Lyme disease is the most common disease spread by ticks in the United States. More than 16,000 cases were reported by 45 states in 1996. However, because of considerable under-reporting and misdiagnosis, the actual number of cases is probably several times higher.
Is Lyme disease an emerging infectious disease?
Yes. Lyme disease is a rapidly emerging infectious disease. Since it was first recognized in the United States in 1975, reports of Lyme disease have increased substantially, and the disease is now found in several regions of the country. Factors contributing to the rise in Lyme disease in humans is a thriving tick population and the expansion of suburbs into formerly wooded areas, which increases people's exposure to infected ticks.
How can Lyme disease be prevented?
A Lyme disease vaccine was developed and used for a short time but this has been pulled from the market. The only sure way to prevent the disease is to avoid exposure to infected ticks. Especially avoid areas where wild mice might live, such as the edges of yards, fields, and woods with low, dense ground-cover.
If this is not possible, you can reduce your risk by taking these precautions:
- During outside activities, wear long sleeves and long pants tucked into socks. Wear a hat, and tie hair back.
- Use insecticides to repel or kill ticks. Repellents containing the compound DEET can be used on exposed skin except for the face, but they do not kill ticks and are not 100% effective in discouraging ticks from biting. Products containing permethrin kill ticks, but they cannot be used on the skin -- only on clothing. When using any of these chemicals, follow label directions carefully. Be especially cautious when using them on children.
- After outdoor activities, check yourself for ticks, and have a "buddy" check you, too. Check body areas where ticks are commonly found: behind the knees, between the fingers and toes, under the arms, in and behind the ears, and on the neck, hairline, and top of the head. Check places where clothing presses on the skin.
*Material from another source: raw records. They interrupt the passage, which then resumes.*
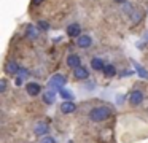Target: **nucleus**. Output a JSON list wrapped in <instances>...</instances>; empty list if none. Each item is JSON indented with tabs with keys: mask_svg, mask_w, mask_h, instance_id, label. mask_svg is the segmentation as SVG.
Masks as SVG:
<instances>
[{
	"mask_svg": "<svg viewBox=\"0 0 148 143\" xmlns=\"http://www.w3.org/2000/svg\"><path fill=\"white\" fill-rule=\"evenodd\" d=\"M108 116H110V110L107 107H96L89 113V118L92 121H96V122H100V121L107 119Z\"/></svg>",
	"mask_w": 148,
	"mask_h": 143,
	"instance_id": "nucleus-1",
	"label": "nucleus"
},
{
	"mask_svg": "<svg viewBox=\"0 0 148 143\" xmlns=\"http://www.w3.org/2000/svg\"><path fill=\"white\" fill-rule=\"evenodd\" d=\"M65 83H67L65 76L61 75V73H56V75L51 76L48 86H49V89H59V91H61V89H64V84H65Z\"/></svg>",
	"mask_w": 148,
	"mask_h": 143,
	"instance_id": "nucleus-2",
	"label": "nucleus"
},
{
	"mask_svg": "<svg viewBox=\"0 0 148 143\" xmlns=\"http://www.w3.org/2000/svg\"><path fill=\"white\" fill-rule=\"evenodd\" d=\"M142 100H143V92L142 91H132L131 92V95H129L131 105H140Z\"/></svg>",
	"mask_w": 148,
	"mask_h": 143,
	"instance_id": "nucleus-3",
	"label": "nucleus"
},
{
	"mask_svg": "<svg viewBox=\"0 0 148 143\" xmlns=\"http://www.w3.org/2000/svg\"><path fill=\"white\" fill-rule=\"evenodd\" d=\"M67 65L72 67V68H78V67H81L80 56H77V54H70V56L67 57Z\"/></svg>",
	"mask_w": 148,
	"mask_h": 143,
	"instance_id": "nucleus-4",
	"label": "nucleus"
},
{
	"mask_svg": "<svg viewBox=\"0 0 148 143\" xmlns=\"http://www.w3.org/2000/svg\"><path fill=\"white\" fill-rule=\"evenodd\" d=\"M26 91H27V94H29V95H38L40 91H42V88H40L38 83H27Z\"/></svg>",
	"mask_w": 148,
	"mask_h": 143,
	"instance_id": "nucleus-5",
	"label": "nucleus"
},
{
	"mask_svg": "<svg viewBox=\"0 0 148 143\" xmlns=\"http://www.w3.org/2000/svg\"><path fill=\"white\" fill-rule=\"evenodd\" d=\"M91 43H92V40H91L89 35H81L77 40V44L80 48H88V46H91Z\"/></svg>",
	"mask_w": 148,
	"mask_h": 143,
	"instance_id": "nucleus-6",
	"label": "nucleus"
},
{
	"mask_svg": "<svg viewBox=\"0 0 148 143\" xmlns=\"http://www.w3.org/2000/svg\"><path fill=\"white\" fill-rule=\"evenodd\" d=\"M61 110H62V113H64V114H67V113H73V111L77 110V105H75L72 100H69V102H64V103H62Z\"/></svg>",
	"mask_w": 148,
	"mask_h": 143,
	"instance_id": "nucleus-7",
	"label": "nucleus"
},
{
	"mask_svg": "<svg viewBox=\"0 0 148 143\" xmlns=\"http://www.w3.org/2000/svg\"><path fill=\"white\" fill-rule=\"evenodd\" d=\"M48 130H49V127H48V124H45V122H38L34 127V132H35L37 135H45Z\"/></svg>",
	"mask_w": 148,
	"mask_h": 143,
	"instance_id": "nucleus-8",
	"label": "nucleus"
},
{
	"mask_svg": "<svg viewBox=\"0 0 148 143\" xmlns=\"http://www.w3.org/2000/svg\"><path fill=\"white\" fill-rule=\"evenodd\" d=\"M75 78L78 79H86L88 76H89V72H88V68H84V67H78V68H75Z\"/></svg>",
	"mask_w": 148,
	"mask_h": 143,
	"instance_id": "nucleus-9",
	"label": "nucleus"
},
{
	"mask_svg": "<svg viewBox=\"0 0 148 143\" xmlns=\"http://www.w3.org/2000/svg\"><path fill=\"white\" fill-rule=\"evenodd\" d=\"M80 32H81V29H80V25H78V24H70L67 27V35H69V37H78Z\"/></svg>",
	"mask_w": 148,
	"mask_h": 143,
	"instance_id": "nucleus-10",
	"label": "nucleus"
},
{
	"mask_svg": "<svg viewBox=\"0 0 148 143\" xmlns=\"http://www.w3.org/2000/svg\"><path fill=\"white\" fill-rule=\"evenodd\" d=\"M54 99H56V94H54L53 89H48V91L43 94V100H45V103H48V105L54 103Z\"/></svg>",
	"mask_w": 148,
	"mask_h": 143,
	"instance_id": "nucleus-11",
	"label": "nucleus"
},
{
	"mask_svg": "<svg viewBox=\"0 0 148 143\" xmlns=\"http://www.w3.org/2000/svg\"><path fill=\"white\" fill-rule=\"evenodd\" d=\"M5 68H7V73H11V75H16V73L19 72V68H21V67H18V64H16V62H8Z\"/></svg>",
	"mask_w": 148,
	"mask_h": 143,
	"instance_id": "nucleus-12",
	"label": "nucleus"
},
{
	"mask_svg": "<svg viewBox=\"0 0 148 143\" xmlns=\"http://www.w3.org/2000/svg\"><path fill=\"white\" fill-rule=\"evenodd\" d=\"M91 65H92L94 70H103L105 68V64L102 62V59H97V57H94V59L91 60Z\"/></svg>",
	"mask_w": 148,
	"mask_h": 143,
	"instance_id": "nucleus-13",
	"label": "nucleus"
},
{
	"mask_svg": "<svg viewBox=\"0 0 148 143\" xmlns=\"http://www.w3.org/2000/svg\"><path fill=\"white\" fill-rule=\"evenodd\" d=\"M59 94H61V97L65 99V100H72V99H73V94H72L70 91H67V89H61Z\"/></svg>",
	"mask_w": 148,
	"mask_h": 143,
	"instance_id": "nucleus-14",
	"label": "nucleus"
},
{
	"mask_svg": "<svg viewBox=\"0 0 148 143\" xmlns=\"http://www.w3.org/2000/svg\"><path fill=\"white\" fill-rule=\"evenodd\" d=\"M134 65H135V68H137L138 76H142V78H148V72H145V70H143V67H142V65H138V64H135V62H134Z\"/></svg>",
	"mask_w": 148,
	"mask_h": 143,
	"instance_id": "nucleus-15",
	"label": "nucleus"
},
{
	"mask_svg": "<svg viewBox=\"0 0 148 143\" xmlns=\"http://www.w3.org/2000/svg\"><path fill=\"white\" fill-rule=\"evenodd\" d=\"M103 73H105L107 76H113L116 73V68L113 65H105V68H103Z\"/></svg>",
	"mask_w": 148,
	"mask_h": 143,
	"instance_id": "nucleus-16",
	"label": "nucleus"
},
{
	"mask_svg": "<svg viewBox=\"0 0 148 143\" xmlns=\"http://www.w3.org/2000/svg\"><path fill=\"white\" fill-rule=\"evenodd\" d=\"M27 75H29V70H27V68H23V67H21L19 72H18V78H26Z\"/></svg>",
	"mask_w": 148,
	"mask_h": 143,
	"instance_id": "nucleus-17",
	"label": "nucleus"
},
{
	"mask_svg": "<svg viewBox=\"0 0 148 143\" xmlns=\"http://www.w3.org/2000/svg\"><path fill=\"white\" fill-rule=\"evenodd\" d=\"M7 91V79H0V92Z\"/></svg>",
	"mask_w": 148,
	"mask_h": 143,
	"instance_id": "nucleus-18",
	"label": "nucleus"
},
{
	"mask_svg": "<svg viewBox=\"0 0 148 143\" xmlns=\"http://www.w3.org/2000/svg\"><path fill=\"white\" fill-rule=\"evenodd\" d=\"M38 29H43V30H48V29H49L48 22H45V21H40V22H38Z\"/></svg>",
	"mask_w": 148,
	"mask_h": 143,
	"instance_id": "nucleus-19",
	"label": "nucleus"
},
{
	"mask_svg": "<svg viewBox=\"0 0 148 143\" xmlns=\"http://www.w3.org/2000/svg\"><path fill=\"white\" fill-rule=\"evenodd\" d=\"M40 143H56V140L51 138V137H45V138L40 140Z\"/></svg>",
	"mask_w": 148,
	"mask_h": 143,
	"instance_id": "nucleus-20",
	"label": "nucleus"
},
{
	"mask_svg": "<svg viewBox=\"0 0 148 143\" xmlns=\"http://www.w3.org/2000/svg\"><path fill=\"white\" fill-rule=\"evenodd\" d=\"M27 30H29V32H27V34H29V37H34V35H35V32H34V27H32V25H29V27H27Z\"/></svg>",
	"mask_w": 148,
	"mask_h": 143,
	"instance_id": "nucleus-21",
	"label": "nucleus"
},
{
	"mask_svg": "<svg viewBox=\"0 0 148 143\" xmlns=\"http://www.w3.org/2000/svg\"><path fill=\"white\" fill-rule=\"evenodd\" d=\"M42 2H43V0H32V5H40Z\"/></svg>",
	"mask_w": 148,
	"mask_h": 143,
	"instance_id": "nucleus-22",
	"label": "nucleus"
},
{
	"mask_svg": "<svg viewBox=\"0 0 148 143\" xmlns=\"http://www.w3.org/2000/svg\"><path fill=\"white\" fill-rule=\"evenodd\" d=\"M115 2H116V3H124L126 0H115Z\"/></svg>",
	"mask_w": 148,
	"mask_h": 143,
	"instance_id": "nucleus-23",
	"label": "nucleus"
}]
</instances>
- Remove attached ticks promptly. Removing a tick before it has been attached for more than 24 hours greatly reduces the risk of infection. Do not try to remove ticks by squeezing them, coating them with petroleum jelly, or burning them with a match. Tick Twister® is the ideal tool to use to remove a tick without squeezing the body and without leaving the tick's mouth-parts in the skin.
- Large brown ticks that are commonly found on dogs and cattle do not carry the Lyme disease bacterium. If you remove a very small tick and want to have it tested for Lyme disease, place it in a clean pill vial or tight-sealed plastic storage bag with a moistened cotton swab. Contact your health-care provider and local health department.
The information on the page is NOT meant to be used for self-diagnosis or as a substitute for consultation with a health-care provider. If you have any questions about tick bites or Lyme disease, please consult a health-care provider.